[Records excerpted from a collection]
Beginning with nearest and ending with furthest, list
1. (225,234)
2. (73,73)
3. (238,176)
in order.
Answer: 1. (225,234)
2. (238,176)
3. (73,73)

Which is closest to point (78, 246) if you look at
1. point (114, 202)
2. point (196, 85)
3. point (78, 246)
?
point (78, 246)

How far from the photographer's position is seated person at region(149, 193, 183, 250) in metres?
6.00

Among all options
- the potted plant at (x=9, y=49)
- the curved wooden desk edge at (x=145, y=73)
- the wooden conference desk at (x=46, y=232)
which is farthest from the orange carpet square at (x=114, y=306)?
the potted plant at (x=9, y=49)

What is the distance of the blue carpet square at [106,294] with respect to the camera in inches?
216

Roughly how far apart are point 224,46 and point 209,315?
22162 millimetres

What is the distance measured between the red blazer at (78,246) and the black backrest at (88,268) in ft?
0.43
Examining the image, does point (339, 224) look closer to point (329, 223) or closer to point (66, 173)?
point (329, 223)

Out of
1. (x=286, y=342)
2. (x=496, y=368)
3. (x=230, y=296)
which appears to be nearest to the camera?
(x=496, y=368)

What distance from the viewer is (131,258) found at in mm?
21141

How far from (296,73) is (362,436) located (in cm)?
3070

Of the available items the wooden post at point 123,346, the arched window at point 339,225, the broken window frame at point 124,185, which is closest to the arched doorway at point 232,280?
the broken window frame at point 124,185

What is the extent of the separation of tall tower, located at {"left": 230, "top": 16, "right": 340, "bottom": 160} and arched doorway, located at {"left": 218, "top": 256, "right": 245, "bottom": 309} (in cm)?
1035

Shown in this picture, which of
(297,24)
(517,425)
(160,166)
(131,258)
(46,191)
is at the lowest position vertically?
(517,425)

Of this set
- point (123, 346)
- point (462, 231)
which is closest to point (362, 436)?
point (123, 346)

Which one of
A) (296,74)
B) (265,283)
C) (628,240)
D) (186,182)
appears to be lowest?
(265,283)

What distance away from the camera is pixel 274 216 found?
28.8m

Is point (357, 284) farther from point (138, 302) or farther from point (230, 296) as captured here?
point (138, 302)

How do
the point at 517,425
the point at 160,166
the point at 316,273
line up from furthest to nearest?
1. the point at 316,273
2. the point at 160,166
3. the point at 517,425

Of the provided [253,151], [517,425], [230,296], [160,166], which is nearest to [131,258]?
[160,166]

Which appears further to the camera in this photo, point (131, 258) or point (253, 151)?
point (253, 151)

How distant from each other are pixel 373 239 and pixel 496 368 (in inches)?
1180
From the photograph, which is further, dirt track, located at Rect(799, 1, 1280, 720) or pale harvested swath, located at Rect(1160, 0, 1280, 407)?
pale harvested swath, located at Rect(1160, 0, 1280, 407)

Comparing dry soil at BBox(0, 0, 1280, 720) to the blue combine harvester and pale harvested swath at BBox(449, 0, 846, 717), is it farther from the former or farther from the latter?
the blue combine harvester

§ **Exercise requirements**: Once more, set down the full listing, verbatim.

§ **Solved problem**:
Beginning with nearest and ending with furthest, list
1. (225,234)
2. (73,73)
3. (238,176)
in order.
Answer: 1. (225,234)
2. (238,176)
3. (73,73)

Which is closest to point (78, 246) if you look at
1. point (114, 202)
2. point (196, 85)
3. point (78, 246)
?
point (78, 246)

How far from the photographer's position is seated person at region(149, 193, 183, 250) in metres?
6.00

Among all options
- the potted plant at (x=9, y=49)
- the curved wooden desk edge at (x=145, y=73)
- the wooden conference desk at (x=46, y=232)
which is farthest from the orange carpet square at (x=114, y=306)?
the potted plant at (x=9, y=49)

What is the distance of the blue carpet square at [106,294] with respect to the camera in inches?
216

Roughly how far apart are point 224,46 and point 209,315?
22162 millimetres

What is the distance measured between the red blazer at (78,246) and the black backrest at (88,268) in ft?
0.43
Examining the image, does point (339, 224) look closer to point (329, 223) or closer to point (66, 173)?
point (329, 223)

Out of
1. (x=286, y=342)
2. (x=496, y=368)
3. (x=230, y=296)
which appears to be nearest to the camera?
(x=496, y=368)

What distance from the viewer is (131,258) found at in mm?
21141

How far from (296,73) is (362,436) located (in cm)?
3070

Of the available items the wooden post at point 123,346, the arched window at point 339,225, the broken window frame at point 124,185, which is closest to the arched doorway at point 232,280?
the broken window frame at point 124,185

What is the extent of the separation of tall tower, located at {"left": 230, "top": 16, "right": 340, "bottom": 160} and arched doorway, located at {"left": 218, "top": 256, "right": 245, "bottom": 309} (in cm)?
1035

Shown in this picture, which of
(297,24)
(517,425)
(160,166)
(131,258)
(46,191)
is at the lowest position vertically?
(517,425)

Of this set
- point (123, 346)
- point (462, 231)
which is closest to point (362, 436)?
point (123, 346)

Which one of
A) (296,74)
B) (265,283)
C) (628,240)
D) (186,182)
appears to be lowest?
(265,283)

What distance away from the camera is pixel 274 216 found?
28.8m

Is point (357, 284) farther from point (138, 302) or farther from point (230, 296) as captured here?
point (138, 302)

How do
the point at 517,425
the point at 160,166
the point at 316,273
line up from furthest to nearest?
1. the point at 316,273
2. the point at 160,166
3. the point at 517,425

Of the provided [253,151], [517,425], [230,296], [160,166], which is nearest to [131,258]?
[160,166]

Which appears further to the camera in this photo, point (131, 258) or point (253, 151)?
point (253, 151)

How distant from each other are pixel 373 239 and pixel 496 368 (in inches)?
1180
From the photograph, which is further, dirt track, located at Rect(799, 1, 1280, 720) or pale harvested swath, located at Rect(1160, 0, 1280, 407)?
pale harvested swath, located at Rect(1160, 0, 1280, 407)

Comparing dry soil at BBox(0, 0, 1280, 720) to the blue combine harvester and pale harvested swath at BBox(449, 0, 846, 717), is it farther from the former or farther from the latter?
the blue combine harvester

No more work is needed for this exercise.